● **Task material**:
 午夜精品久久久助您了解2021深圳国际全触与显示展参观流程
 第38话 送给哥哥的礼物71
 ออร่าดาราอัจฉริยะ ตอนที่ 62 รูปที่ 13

==

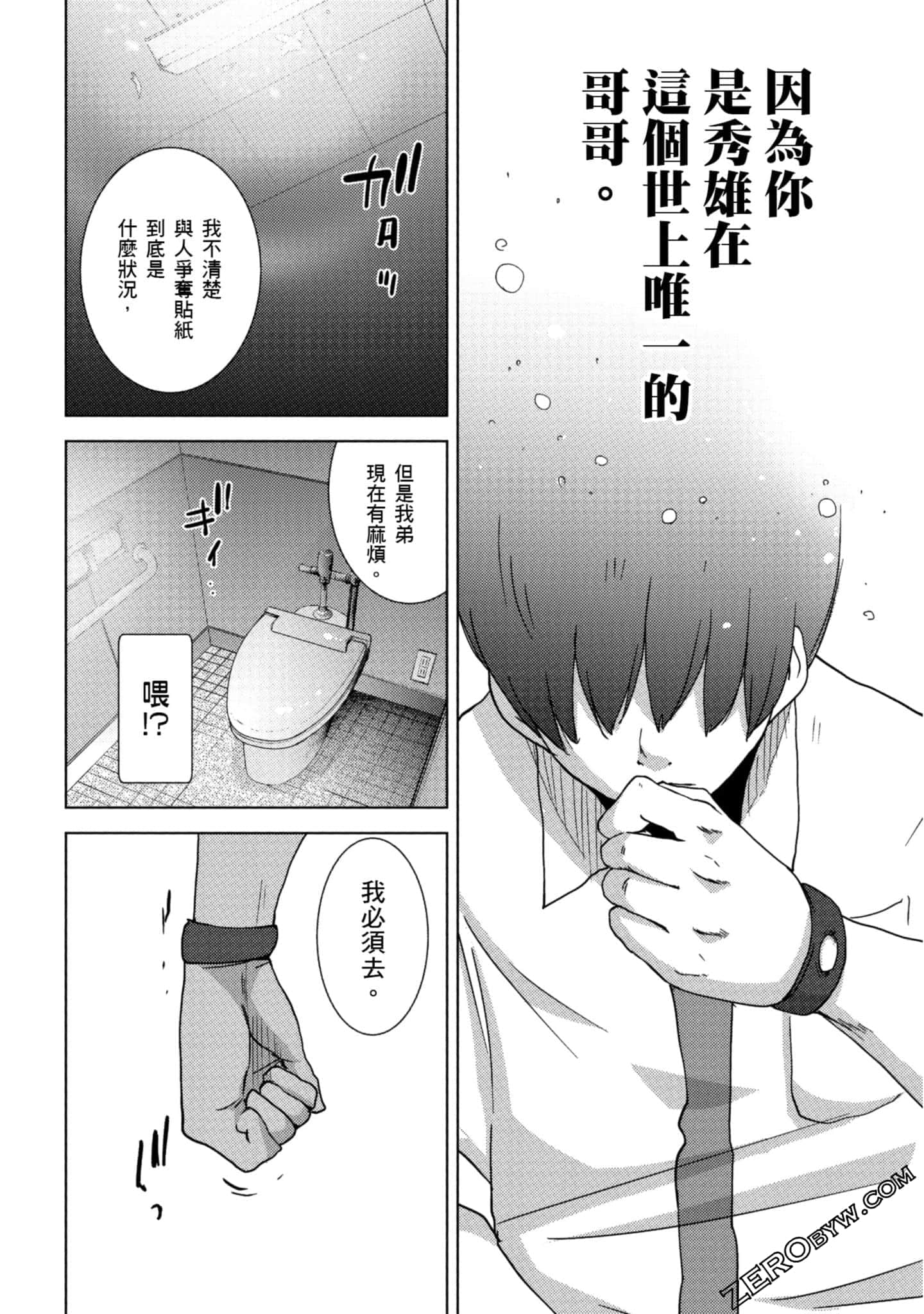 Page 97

● **What you need to do**:
In the records above, find the line with "午夜精品久久久助您了解2021深圳国际全触与显示展参观流程"; write out exactly that line and each one after it, stopping after the line with "ออร่าดาราอัจฉริยะ ตอนที่ 62 รูปที่ 13".

● **Answer box**:
 午夜精品久久久助您了解2021深圳国际全触与显示展参观流程
 第38话 送给哥哥的礼物71
 ออร่าดาราอัจฉริยะ ตอนที่ 62 รูปที่ 13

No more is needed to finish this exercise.